Miércoles, 19 de marzo de 2014 | Hoy
CULTURA / ESPECTáCULOS › LITERATURA. UN MAR QUE EXISTE, POEMARIO DEL ESCRITOR CASILDENSE YAMIL DORA
A Dora la escritura de su nuevo libro le llevó aproximadamente un año: el tiempo que duró la agonía de un amigo muy querido. La extrema síntesis de esta poesía funciona como un velo que no permite entrever mucho ese trasfondo.
Por Beatriz Vignoli
Yamil Dora es uno de esos poetas que con las palabras más elementales construyen una voz que es capaz, a su vez, de conjurar un mundo. Nació en 1971 en Casilda (provincia de Santa Fe), donde vive y trabaja en un rubro que le deja las tardes libres para escribir. Se dedica también a la gestión cultural independiente. Estudió Lengua y Literatura en el Profesorado Manuel Leiva de Casilda y Filosofía en la Universidad Nacional de Rosario. Ha editado dos libros de poesía infantil (uno, Poemas de Casilda para chicos de todas partes, fue publicado en 2007 por la Municipalidad de Casilda, en colaboración con Beatriz Re y Cristina Martín; el otro, Una plaza, un niño y un poeta, salió por el Plan de Lectura 2009).

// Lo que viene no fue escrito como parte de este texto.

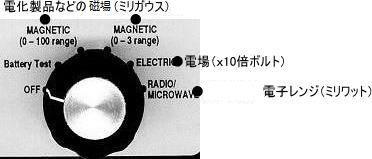 電磁波測定器トリフィールドメーターのつまみ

Lleva publicados en Rosario cuatro libros de poesía: El ángel solo (2005), Los barcos olvidados (2007), Como playa que se puebla (2009) y Un mar que existe (2013). El primero es una edición de autor y los otros fueron editados por Ciudad Gótica.

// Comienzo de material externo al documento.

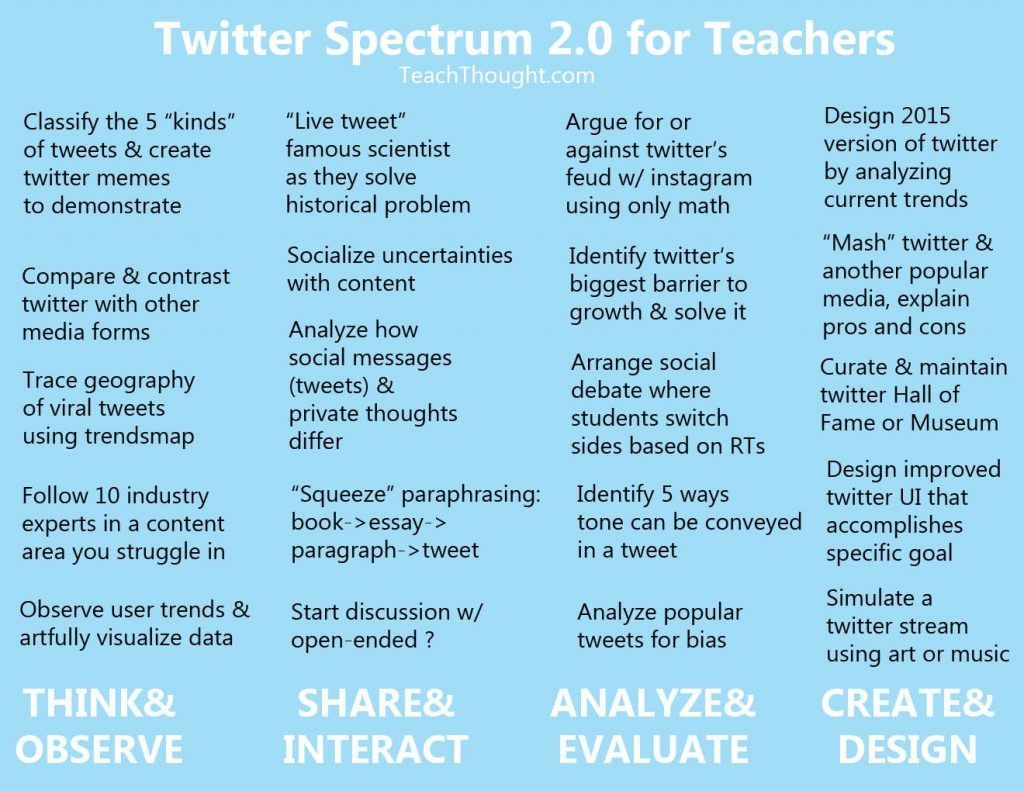 20 Interesting Ways To Use Twitter In The Classroom  https:// buff.ly/2fkoOEQ  &nbsp;   #edtech <br>http://pic.twitter.com/cnwpvshqiO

Yamil Dora escribió Un mar que existe, según cuenta, hace un par de años. La escritura le llevó aproximadamente un año: el tiempo que duró la agonía de un amigo muy querido. La extrema síntesis casi ideogramática de esta poesía funciona como un velo que no permite entrever mucho ese trasfondo, al que los poemas exceden.

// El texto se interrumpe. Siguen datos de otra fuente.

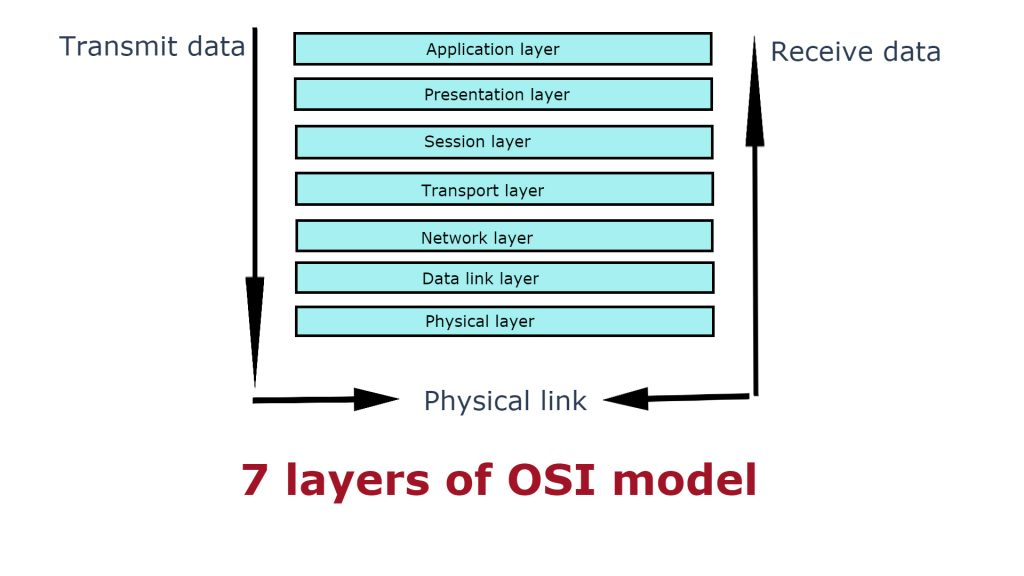 What is OSI Model (Open Systems Interconnection)? · Blog - IND Hosting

Paradójicamente, como decían los minimalistas, menos es más. Es cierto que se divisa un barco o nave que se acerca, inexorable, en la tercera parte, "Un mar que existe": "Yo soy un hombre./ Vos sos un hombre/ y un barco". En la primera parte, "Naves negras", el clima ya era el de un lunes a fines del verano; un clima de derrota, de resaca, de pérdida, de algo que se termina: "ay/ qué pobre el día que se viene/ con armas de juguete el tiempo/ se ha llevado todo".
El tono es elegiaco pero la voz es serena; y es tal la luminosidad que evoca cada imagen, que ninguna pena la empaña. La voz nunca se quiebra: la voz es la de quien canta. Ancestrales, los barcos y el canto vienen del este ("barcos", "este", son algunas palabras recurrentes). Y, en la tradición del canto, la voz se sostiene. Así es como no se quiebra. Musical, cantora, la voz recombina su repertorio, su alfabeto metafórico de palabras familiares, hondas, sonoras palabras como símbolos: viento, camino, cuchillo, pan, oro, mar. Esa liturgia humilde y noble remite a Vallejo, Neruda o Pedroni. Todo es alto en esta poesía, incluso los sencillos rituales cotidianos: "Tener fe que mi viento/ será de los vientos/ más altos// tener fe en el camino// en todos los vinos que juntos/ nos fuimos e iremos/ tomando// derrochamos el oro/ nos guardamos el pan// crecemos en viejos surcos/ que viejas manos/ sembraron".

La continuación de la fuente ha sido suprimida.